I refer to Eddy Privitera’s letter “Who’s Right?” (December 3).

Privitera tries to explain to the reader that the Labour Party rightly obtained a nine-seat majority in Parliament in the last elections of 2013, following the corrective measure enabled by the Constitution providing for strict proportionate representation in Parliament.

He establishes an average weighting for each seat in Parliament at 3,918 votes. Unfortunately, he keeps the reader in the dark as to how he got to this average “quota”.

If one had to make a simple addition of the PN votes (132,426) and the PL votes 167, 533, together they would add up to 299,959 votes.
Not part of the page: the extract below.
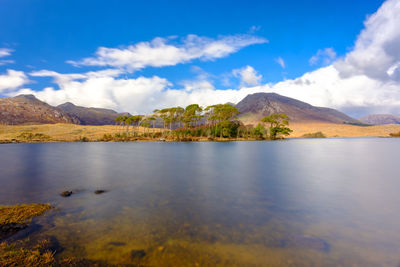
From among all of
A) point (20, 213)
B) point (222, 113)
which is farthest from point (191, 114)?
point (20, 213)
With this amount (only PN votes and PL votes are put into the formula to work out the formula for the corrective measure), the average quota does not result in 3,918, as Privitera is claiming, but to 4,615.
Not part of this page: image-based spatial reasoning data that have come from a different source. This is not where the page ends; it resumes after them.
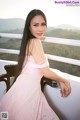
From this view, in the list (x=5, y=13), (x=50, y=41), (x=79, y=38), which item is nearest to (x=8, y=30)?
(x=5, y=13)

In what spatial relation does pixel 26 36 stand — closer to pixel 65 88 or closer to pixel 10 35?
pixel 10 35

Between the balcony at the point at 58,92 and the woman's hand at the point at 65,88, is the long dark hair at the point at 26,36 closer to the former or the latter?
the balcony at the point at 58,92

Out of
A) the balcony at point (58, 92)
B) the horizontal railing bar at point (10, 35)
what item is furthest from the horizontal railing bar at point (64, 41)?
the horizontal railing bar at point (10, 35)

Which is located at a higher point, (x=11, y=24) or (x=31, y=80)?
(x=11, y=24)

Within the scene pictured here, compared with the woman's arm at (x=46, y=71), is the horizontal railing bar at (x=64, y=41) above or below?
above

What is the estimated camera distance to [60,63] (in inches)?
36.1

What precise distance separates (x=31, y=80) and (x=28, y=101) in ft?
0.27

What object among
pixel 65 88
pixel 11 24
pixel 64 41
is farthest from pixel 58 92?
pixel 11 24

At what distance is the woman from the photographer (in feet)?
2.96

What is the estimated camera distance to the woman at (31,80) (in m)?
0.90

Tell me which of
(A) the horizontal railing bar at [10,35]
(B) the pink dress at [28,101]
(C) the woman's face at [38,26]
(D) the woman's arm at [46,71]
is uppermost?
(C) the woman's face at [38,26]

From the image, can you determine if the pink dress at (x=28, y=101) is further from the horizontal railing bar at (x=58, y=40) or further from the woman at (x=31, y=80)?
the horizontal railing bar at (x=58, y=40)

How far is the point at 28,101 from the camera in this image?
0.95m

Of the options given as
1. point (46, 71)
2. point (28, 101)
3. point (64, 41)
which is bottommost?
point (28, 101)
This “average quota” is the total amount of votes of both parties (299,959) divided by 65, the original number of seats represented in Parliament.  With 167,533, the PL gets a total of 36.3 (30) seats (167,533/4,615), and the PN gets 28.7 (29) seats (132,426/4,615). This simple formula clearly shows a net difference of seven seats for the PL (36-29).

It is very clear that the skewed composition of the 13 electoral districts put together by the Electoral Commission gave a skewed result of six additional seats to the Labour Party: a 13-seat majority instead of a seven-seat majority.

In 2007 the Constitution was amended, on the insistence of the Labour Party, to provide for a better and more fine-tuned corrective measure that would give strict proportionate representation in Parliament to both the winning and the losing party. It is for this reason that the corrective measure according to the Constitution kicked in.

What the Constitutional Court did was justice to the will of the electorate, giving more importance to their vote than to the mistakes committed by the Commission that distorted the final result, giving the PN what was legitimately due to it: a net difference of seven-seat majority.

So, to his original question, of “Who’s right?”, my answer is: “Definitely not you, Mr Privitera!”